In a word, she loves and identifies with France. Yet she always boasts of “my beloved blood of Israel,” even though for years her Jewishness—and what was seen as her natural Jewish tendency to money-grubbing—are the objects of ugly caricature and slander. And France comes to love her. “France has only one ambassador—Sarah Bernhardt!” says the French ambassador to Russia at a formal dinner. When she dies, her funeral cortege is followed by hundreds of thousands of people.

Her bravery never faltered. In 1915, after years of agonizing pain in her knee, she decides to have her leg amputated. (She’s seventy.) Firing off telegrams to her friends—“Tomorrow they’re taking my leg off. Think of me, and book me some lectures for April”—she not only survives the operation, she refuses a prosthetic device (the legend of her stomping around the stage on a wooden leg is pure fable) and arranges to have herself carried everywhere in a made-to-order sedan chair. This is how she manages her final American tour—to ninety-nine towns. And this is how in 1917 she’s transported to the front, in easy hearing distance of the guns, so that she can recite patriotic poetry to the troops.

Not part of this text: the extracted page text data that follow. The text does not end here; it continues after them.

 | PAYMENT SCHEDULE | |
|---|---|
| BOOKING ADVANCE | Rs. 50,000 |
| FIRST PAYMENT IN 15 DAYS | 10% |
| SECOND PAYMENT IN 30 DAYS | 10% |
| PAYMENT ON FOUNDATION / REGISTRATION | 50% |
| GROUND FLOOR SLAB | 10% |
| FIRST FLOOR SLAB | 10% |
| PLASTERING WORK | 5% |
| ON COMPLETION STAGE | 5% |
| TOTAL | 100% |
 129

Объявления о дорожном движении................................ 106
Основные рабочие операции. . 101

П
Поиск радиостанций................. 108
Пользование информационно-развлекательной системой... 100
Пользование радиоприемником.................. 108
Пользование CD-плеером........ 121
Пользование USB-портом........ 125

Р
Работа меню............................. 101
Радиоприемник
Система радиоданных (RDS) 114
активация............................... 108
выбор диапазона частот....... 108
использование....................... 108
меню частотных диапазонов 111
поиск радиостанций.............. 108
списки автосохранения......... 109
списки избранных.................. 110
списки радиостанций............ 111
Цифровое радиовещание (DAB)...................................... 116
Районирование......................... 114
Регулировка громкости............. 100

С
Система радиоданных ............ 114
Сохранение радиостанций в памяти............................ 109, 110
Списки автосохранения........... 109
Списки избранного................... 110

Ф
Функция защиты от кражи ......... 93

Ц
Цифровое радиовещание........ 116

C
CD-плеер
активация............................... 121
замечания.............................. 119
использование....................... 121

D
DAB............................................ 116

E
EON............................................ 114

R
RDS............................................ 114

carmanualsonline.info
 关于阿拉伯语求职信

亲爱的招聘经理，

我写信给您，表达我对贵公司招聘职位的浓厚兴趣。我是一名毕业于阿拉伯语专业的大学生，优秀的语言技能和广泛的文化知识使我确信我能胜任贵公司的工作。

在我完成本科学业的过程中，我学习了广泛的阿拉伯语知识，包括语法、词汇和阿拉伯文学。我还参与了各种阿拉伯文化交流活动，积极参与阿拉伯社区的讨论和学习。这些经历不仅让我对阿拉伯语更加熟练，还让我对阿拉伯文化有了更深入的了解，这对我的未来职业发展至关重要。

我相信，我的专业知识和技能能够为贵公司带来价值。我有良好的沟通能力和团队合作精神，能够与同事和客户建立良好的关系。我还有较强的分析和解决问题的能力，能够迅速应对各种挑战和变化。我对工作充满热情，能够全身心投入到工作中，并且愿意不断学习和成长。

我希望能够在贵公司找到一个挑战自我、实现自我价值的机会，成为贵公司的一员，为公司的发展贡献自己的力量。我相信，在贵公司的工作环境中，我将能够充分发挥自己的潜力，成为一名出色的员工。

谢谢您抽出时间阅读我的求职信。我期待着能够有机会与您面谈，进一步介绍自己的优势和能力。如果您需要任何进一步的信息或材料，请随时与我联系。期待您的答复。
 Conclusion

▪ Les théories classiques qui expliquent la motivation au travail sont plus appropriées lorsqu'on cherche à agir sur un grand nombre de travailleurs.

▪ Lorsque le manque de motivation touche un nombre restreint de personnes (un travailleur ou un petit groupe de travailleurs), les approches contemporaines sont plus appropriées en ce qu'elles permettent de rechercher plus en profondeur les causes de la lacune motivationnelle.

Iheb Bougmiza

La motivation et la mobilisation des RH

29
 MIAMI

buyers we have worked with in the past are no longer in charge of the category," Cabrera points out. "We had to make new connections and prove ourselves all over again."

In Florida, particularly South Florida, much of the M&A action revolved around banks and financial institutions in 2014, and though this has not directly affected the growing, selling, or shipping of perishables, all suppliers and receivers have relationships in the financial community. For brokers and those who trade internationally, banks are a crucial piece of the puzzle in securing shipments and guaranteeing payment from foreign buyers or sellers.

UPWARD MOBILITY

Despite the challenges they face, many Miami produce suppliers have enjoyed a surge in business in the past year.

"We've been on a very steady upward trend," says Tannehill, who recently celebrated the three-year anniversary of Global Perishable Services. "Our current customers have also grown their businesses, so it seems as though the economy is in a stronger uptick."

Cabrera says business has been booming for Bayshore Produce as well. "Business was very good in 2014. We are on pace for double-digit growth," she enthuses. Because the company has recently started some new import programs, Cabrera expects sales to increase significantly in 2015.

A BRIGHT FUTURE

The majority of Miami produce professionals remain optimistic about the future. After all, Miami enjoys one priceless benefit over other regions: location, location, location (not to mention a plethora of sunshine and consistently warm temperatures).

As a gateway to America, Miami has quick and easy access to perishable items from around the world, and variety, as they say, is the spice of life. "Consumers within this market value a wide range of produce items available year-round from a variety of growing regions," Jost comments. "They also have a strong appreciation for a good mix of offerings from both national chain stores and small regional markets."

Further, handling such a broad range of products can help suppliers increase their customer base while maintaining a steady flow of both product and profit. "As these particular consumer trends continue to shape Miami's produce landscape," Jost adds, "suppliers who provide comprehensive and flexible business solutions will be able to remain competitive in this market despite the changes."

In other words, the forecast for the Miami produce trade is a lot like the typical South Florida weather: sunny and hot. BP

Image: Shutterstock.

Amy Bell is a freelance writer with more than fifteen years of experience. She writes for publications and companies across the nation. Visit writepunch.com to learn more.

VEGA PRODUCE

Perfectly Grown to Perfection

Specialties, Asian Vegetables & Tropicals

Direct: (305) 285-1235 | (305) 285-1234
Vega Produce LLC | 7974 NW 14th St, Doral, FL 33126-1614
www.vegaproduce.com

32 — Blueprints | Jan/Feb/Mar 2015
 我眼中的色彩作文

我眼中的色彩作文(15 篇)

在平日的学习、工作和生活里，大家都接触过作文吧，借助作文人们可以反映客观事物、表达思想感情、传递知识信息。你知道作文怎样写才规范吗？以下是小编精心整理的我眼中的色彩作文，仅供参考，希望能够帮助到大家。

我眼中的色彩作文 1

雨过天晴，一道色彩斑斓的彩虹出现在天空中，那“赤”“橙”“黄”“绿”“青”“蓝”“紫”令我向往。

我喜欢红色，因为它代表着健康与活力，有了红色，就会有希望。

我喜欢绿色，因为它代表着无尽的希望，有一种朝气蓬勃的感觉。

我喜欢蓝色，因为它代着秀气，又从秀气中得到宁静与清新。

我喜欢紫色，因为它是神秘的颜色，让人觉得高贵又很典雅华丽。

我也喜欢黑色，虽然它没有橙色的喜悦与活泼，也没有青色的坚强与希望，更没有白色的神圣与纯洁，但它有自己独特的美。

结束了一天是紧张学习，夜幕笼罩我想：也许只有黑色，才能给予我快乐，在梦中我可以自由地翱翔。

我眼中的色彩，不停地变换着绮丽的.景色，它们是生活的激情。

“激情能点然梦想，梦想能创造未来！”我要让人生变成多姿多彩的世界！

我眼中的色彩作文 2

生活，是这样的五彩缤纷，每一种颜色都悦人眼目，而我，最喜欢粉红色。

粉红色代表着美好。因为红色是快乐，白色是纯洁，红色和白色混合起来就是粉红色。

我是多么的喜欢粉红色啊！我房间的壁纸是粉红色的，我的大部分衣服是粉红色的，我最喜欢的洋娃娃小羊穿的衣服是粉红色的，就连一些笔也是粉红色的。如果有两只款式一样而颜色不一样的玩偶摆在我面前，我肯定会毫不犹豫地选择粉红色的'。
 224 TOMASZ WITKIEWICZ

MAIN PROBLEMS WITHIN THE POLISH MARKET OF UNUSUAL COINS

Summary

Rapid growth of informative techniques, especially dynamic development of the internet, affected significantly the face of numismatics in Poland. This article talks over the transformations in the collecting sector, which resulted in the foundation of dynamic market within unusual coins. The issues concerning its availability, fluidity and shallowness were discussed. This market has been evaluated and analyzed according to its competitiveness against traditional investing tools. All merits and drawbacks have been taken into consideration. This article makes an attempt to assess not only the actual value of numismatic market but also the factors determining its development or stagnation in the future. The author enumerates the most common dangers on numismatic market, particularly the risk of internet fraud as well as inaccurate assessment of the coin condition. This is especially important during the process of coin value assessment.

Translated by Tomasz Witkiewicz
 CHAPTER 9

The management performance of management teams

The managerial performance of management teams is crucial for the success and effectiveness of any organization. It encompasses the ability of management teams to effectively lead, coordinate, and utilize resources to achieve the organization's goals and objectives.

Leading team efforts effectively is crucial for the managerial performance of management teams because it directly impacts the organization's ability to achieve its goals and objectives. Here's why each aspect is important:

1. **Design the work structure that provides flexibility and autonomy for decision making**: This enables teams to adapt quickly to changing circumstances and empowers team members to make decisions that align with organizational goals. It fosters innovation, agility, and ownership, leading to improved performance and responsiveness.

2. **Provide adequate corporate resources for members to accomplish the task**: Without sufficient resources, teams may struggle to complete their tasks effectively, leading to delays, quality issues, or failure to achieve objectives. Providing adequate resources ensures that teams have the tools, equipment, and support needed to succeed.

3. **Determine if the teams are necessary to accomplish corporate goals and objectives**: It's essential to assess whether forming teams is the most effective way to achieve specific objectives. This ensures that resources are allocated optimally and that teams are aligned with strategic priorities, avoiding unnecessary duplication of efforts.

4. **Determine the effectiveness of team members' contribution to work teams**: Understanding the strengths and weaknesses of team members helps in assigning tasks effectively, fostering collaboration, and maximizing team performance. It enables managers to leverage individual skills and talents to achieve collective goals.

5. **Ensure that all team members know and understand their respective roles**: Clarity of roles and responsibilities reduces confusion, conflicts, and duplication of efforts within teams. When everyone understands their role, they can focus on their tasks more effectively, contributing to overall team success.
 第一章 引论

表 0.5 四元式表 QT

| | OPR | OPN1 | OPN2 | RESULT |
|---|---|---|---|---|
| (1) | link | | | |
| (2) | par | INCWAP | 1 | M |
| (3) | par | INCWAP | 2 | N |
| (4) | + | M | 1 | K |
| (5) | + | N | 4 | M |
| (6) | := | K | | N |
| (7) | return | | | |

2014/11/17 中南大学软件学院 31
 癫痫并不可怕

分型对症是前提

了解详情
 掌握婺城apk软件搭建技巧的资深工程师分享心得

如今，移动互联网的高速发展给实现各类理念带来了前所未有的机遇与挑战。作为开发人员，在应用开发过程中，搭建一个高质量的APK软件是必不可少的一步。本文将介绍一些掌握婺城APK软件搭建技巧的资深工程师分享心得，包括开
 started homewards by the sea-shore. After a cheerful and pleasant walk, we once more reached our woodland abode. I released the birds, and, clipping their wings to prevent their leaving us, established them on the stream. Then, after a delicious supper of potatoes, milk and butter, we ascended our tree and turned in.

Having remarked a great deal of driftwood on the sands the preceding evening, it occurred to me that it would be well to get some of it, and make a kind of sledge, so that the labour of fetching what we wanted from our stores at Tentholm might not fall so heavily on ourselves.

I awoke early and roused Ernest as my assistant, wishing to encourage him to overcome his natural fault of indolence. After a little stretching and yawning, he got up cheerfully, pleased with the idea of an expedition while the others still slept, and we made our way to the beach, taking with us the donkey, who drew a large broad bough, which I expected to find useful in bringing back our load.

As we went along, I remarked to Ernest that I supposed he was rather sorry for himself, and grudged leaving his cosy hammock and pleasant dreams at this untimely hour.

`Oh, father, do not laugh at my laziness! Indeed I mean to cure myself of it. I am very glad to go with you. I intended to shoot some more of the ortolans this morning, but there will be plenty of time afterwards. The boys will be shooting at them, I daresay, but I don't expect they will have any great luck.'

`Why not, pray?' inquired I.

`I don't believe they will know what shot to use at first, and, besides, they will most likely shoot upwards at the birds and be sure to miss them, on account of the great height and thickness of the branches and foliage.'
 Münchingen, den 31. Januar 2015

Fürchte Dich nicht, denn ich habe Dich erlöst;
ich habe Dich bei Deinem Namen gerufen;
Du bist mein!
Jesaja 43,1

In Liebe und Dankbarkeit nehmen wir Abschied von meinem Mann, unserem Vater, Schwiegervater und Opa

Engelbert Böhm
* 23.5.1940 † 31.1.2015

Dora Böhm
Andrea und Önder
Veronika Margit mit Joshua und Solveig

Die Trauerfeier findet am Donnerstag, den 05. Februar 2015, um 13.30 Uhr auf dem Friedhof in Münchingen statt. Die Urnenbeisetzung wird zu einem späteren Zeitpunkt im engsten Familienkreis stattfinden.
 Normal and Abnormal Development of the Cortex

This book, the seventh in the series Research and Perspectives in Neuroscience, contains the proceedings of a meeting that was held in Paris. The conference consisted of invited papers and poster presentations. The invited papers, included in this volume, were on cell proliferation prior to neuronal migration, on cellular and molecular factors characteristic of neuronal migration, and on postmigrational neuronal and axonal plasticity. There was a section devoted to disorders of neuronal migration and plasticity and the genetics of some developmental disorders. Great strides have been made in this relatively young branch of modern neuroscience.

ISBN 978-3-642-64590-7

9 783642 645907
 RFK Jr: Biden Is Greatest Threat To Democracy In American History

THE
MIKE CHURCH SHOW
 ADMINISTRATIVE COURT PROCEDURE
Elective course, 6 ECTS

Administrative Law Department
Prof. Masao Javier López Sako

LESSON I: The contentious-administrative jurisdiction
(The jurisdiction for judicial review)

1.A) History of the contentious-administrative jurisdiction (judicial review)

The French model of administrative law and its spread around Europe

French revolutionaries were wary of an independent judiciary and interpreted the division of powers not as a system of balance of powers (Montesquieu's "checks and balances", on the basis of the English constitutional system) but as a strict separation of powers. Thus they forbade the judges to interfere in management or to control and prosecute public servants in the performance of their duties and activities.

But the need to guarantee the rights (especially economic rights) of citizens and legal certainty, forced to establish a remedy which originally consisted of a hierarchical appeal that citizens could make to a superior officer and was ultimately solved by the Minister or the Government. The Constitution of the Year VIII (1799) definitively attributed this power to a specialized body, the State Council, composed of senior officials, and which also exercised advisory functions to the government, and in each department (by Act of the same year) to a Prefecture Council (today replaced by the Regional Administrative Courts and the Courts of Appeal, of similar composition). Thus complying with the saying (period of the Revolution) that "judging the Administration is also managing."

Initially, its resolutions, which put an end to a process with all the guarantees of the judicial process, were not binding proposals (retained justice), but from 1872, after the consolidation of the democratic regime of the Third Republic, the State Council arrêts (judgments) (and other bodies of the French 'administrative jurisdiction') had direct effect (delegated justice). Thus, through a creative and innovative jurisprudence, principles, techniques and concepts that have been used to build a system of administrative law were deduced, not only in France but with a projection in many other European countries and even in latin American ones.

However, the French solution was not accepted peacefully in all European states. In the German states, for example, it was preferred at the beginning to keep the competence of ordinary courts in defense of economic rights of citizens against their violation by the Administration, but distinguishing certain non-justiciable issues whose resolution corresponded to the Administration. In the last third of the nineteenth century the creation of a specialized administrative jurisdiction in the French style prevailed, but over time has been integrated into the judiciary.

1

To the end she goes on working. She’s rehearsing a play by Sacha Guitry when she collapses from the uremia that has tormented her for years. Carried to her house, which she never leaves again, she persists with the last of her movies—they come to film her at home. Then coma, and death—in Maurice’s arms.

One of the last people to interview her was Alexander Woollcott, two months before she died. She’s thinking of another American tour, she tells him, but this time not a long one, since she’s “much too old for such cross-country junketing…. Of course, I shall play Boston and New York and Philadelphia and Baltimore and Washington. And perhaps Buffalo and Cleveland and Detroit and Kansas City and St. Louis and Denver and San Francisco….”

Of course. How could she stop? Like Pavlova, like Nureyev, she was a driven performer, endlessly working at her art, eternally touring. “I love, I adore my profession,” she said.

I serve it constantly. I never stop acting. I’ve always acted—always and everywhere, in all sorts of places, at every instant—always, always. I am my own double. I act in restaurants when I ask for more bread. I act when I ask Julia Bartet’s husband how his wife is feeling. Blessed work that fills me with drunken joy and peace, how much I owe to you!